Exercise tasks
**1.** Reproduce the article on natural HIV immunity verbatim, from "Viral infectivity factor" up to and including "diseases like cancer.".
**2.** In the article on natural HIV immunity, which cells does HIV use as its host?
**3.** In the article on natural HIV immunity, which fields make up the name of the department where Dr. Reuben S. Harris is a professor? List all of them.

Text under study
-----
Why some people are naturally immune to HIV
With any virus, even devastating ones like Ebola and HIV, there are people who are exposed, often repeatedly, but somehow they never become infected or develop symptoms of disease. Though doctors have long wondered why, especially in the case of HIV, only today has a team of researchers found an explanation. Scientists at the University of Minnesota studying HIV-1 discovered some people have a specific variation of a gene, APOBEC3H, which produces an antiretroviral protein that inhibits the replication of HIV, Medical Daily reports.
“We have seven APOBEC3 genes within the variants of human population,” Dr. Reuben S. Harris, a professor in the department of Biochemistry, Molecular Biology and Biophysics, explained to Medical Daily. Of these seven genes, “only APOBEC3H varies within the human population,” Harris added. APOBEC3H itself has seven variations, and if you broadly group these into those that make stable and those that make unstable proteins, Harris told Medical Daily, “What we found is those that are stable confer resistance to some forms of HIV.”
This important finding may pave the way to new treatments and drugs.
Viral infectivity factor
Viruses are often described as the ultimate parasite. They cannot reproduce or sustain themselves on their own, so they require a host. In the case of the human immunodeficiency virus, their host-of-choice is T lymphocyte cells found in the immune system. After gaining control of the molecular machinery of T-cells, the virus duplicates itself and then destroys its host. Naturally, this damages the immune system and so people infected with HIV become increasingly susceptible to any pathogen deciding to invade their bodies, including diseases like cancer.
-----
Information given

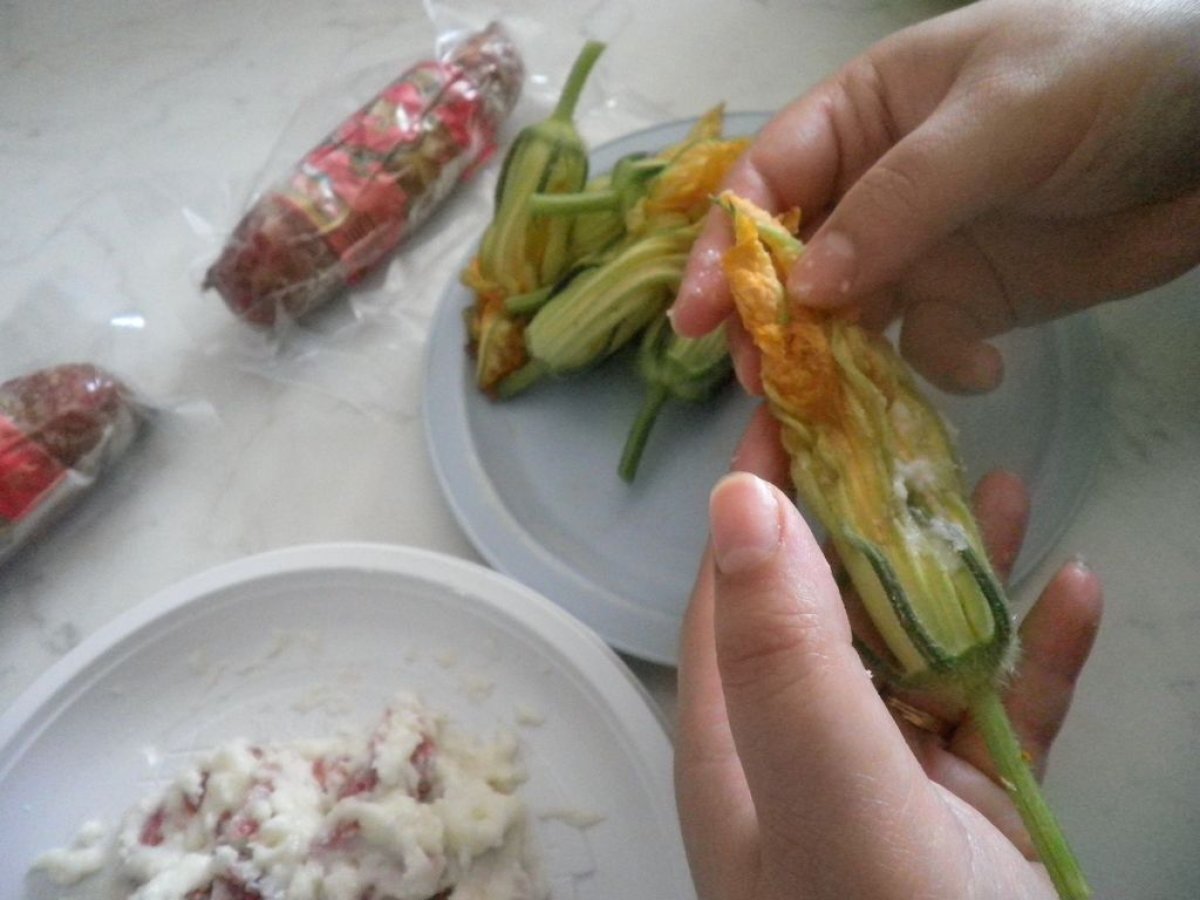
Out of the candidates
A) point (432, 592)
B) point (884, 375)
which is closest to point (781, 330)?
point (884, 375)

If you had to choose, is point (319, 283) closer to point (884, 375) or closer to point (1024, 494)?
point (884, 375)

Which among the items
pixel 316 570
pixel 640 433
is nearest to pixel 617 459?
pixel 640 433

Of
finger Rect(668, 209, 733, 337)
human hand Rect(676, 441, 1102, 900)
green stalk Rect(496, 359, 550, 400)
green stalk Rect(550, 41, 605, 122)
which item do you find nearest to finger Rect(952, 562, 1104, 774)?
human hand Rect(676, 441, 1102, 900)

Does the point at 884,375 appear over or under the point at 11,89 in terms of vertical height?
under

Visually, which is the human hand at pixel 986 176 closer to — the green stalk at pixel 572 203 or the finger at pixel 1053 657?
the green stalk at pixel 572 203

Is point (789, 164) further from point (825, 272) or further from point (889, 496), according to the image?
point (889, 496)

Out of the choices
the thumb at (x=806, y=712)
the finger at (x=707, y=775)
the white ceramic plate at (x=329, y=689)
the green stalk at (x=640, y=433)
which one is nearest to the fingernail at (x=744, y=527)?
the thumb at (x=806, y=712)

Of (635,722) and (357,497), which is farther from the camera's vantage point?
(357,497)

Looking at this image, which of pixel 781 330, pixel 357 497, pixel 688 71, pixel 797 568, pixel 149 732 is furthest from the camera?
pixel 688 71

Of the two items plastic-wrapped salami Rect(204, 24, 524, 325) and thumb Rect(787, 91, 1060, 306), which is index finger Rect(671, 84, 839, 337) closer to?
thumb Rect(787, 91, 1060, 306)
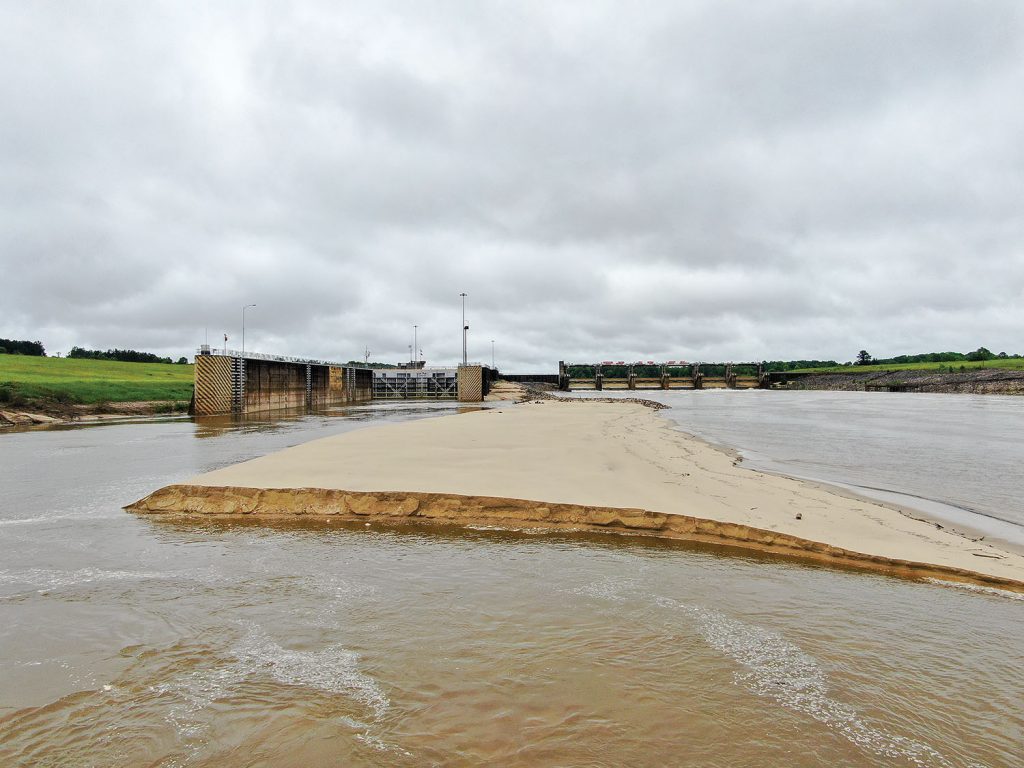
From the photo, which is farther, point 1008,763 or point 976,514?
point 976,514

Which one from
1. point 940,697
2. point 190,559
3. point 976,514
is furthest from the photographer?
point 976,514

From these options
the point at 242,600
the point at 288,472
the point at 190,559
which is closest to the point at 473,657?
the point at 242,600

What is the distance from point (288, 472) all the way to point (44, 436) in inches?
-----
Outputs in order
**1.**
Viral infectivity factor
Viruses are often described as the ultimate parasite. They cannot reproduce or sustain themselves on their own, so they require a host. In the case of the human immunodeficiency virus, their host-of-choice is T lymphocyte cells found in the immune system. After gaining control of the molecular machinery of T-cells, the virus duplicates itself and then destroys its host. Naturally, this damages the immune system and so people infected with HIV become increasingly susceptible to any pathogen deciding to invade their bodies, including diseases like cancer.

**2.** T lymphocyte cells found in the immune system.

**3.** Biochemistry, Molecular Biology, Biophysics